Sjögren I, Hillerdal G, Andersson A, Zetterström O
Thorax. 1980 Sep;35(9):653-9. doi: 10.1136/thx.35.9.653.
Four patients were found to react to occupational exposure to grinding of hard metal (tungsten carbide). Three of the patients had symptoms and signs compatible with an allergic alveolitis, the symptoms disappearing and the chest radiograph clearing when they were absent from work for a few months. Re-exposure to the offending agent led to new signs and symptoms. The first patient was re-exposed twice and each time reacted a little more seriously. After the last episode her chest radiograph has not cleared completely, in contrast to the first two times. The fourth patient had more typical occupational asthma. All the cases occurred in the part of the factory where air concentrations of cobalt were the lowest. The cobalt there is dissolved in the coolant necessary for grinding the hard metal. It occurs mainly in the ionised form, which is known to react with proteins and therefore presumably acts as a hapten. Protective measures, including choosing a coolant with minimal ability to dissolve cobalt and an effective exhaust system, should minimise the risk of this occupational disease in the future.

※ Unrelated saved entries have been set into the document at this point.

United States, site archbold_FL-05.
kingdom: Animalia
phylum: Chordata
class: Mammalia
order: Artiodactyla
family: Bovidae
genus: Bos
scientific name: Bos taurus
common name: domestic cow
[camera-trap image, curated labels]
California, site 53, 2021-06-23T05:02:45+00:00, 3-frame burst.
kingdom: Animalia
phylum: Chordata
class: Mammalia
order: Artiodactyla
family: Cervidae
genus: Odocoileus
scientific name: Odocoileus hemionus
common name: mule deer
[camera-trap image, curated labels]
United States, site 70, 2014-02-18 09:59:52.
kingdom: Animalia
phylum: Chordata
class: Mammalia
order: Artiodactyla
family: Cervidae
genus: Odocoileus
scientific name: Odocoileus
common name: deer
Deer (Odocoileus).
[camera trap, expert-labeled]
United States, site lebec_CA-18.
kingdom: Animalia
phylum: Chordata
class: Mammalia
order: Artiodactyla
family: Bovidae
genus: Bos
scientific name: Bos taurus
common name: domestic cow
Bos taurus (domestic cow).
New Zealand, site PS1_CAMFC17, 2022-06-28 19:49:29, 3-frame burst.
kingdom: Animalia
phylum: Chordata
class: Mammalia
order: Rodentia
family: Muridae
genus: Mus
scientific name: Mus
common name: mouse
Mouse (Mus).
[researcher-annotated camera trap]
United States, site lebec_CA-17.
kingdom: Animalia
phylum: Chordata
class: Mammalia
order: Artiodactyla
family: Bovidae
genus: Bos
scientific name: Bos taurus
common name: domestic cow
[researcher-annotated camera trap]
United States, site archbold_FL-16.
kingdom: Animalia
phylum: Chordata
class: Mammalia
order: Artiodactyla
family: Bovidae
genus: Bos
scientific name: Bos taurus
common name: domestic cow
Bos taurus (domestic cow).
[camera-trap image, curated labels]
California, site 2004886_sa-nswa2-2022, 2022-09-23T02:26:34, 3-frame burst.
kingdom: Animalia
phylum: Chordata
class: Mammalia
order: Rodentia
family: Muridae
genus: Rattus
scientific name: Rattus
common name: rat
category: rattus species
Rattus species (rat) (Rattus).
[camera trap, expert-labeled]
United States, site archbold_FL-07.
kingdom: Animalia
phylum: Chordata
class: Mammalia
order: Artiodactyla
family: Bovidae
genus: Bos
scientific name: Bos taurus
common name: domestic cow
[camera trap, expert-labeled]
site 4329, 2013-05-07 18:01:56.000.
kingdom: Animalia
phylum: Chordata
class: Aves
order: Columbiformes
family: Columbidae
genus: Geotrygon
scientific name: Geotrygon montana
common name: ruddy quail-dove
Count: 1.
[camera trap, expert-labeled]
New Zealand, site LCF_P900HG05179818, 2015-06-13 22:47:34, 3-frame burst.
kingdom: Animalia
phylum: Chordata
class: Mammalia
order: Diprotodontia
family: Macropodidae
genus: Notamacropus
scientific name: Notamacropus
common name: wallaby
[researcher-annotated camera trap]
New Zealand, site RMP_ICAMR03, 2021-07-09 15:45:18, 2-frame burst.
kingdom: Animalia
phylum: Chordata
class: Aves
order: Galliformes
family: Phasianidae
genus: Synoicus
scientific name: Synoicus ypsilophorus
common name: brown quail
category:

发现有4名患者对硬质金属(碳化钨)磨削的职业暴露产生反应。其中3名患者的症状和体征符合过敏性肺泡炎,当他们离开工作岗位几个月后,症状消失,胸部X光片恢复正常。再次接触致病因子会导致新的症状和体征出现。第一名患者被再次暴露了两次,每次反应都更严重一些。与前两次不同,最后一次发作后她的胸部X光片没有完全恢复正常。第四名患者患有更典型的职业性哮喘。所有病例都发生在工厂中钴空气浓度最低的区域。那里的钴溶解在磨削硬质金属所需的冷却液中。它主要以离子形式存在,已知其能与蛋白质发生反应,因此大概起半抗原的作用。包括选择钴溶解能力最小的冷却液和有效的排气系统在内的防护措施,应能在未来将这种职业病的风险降至最低。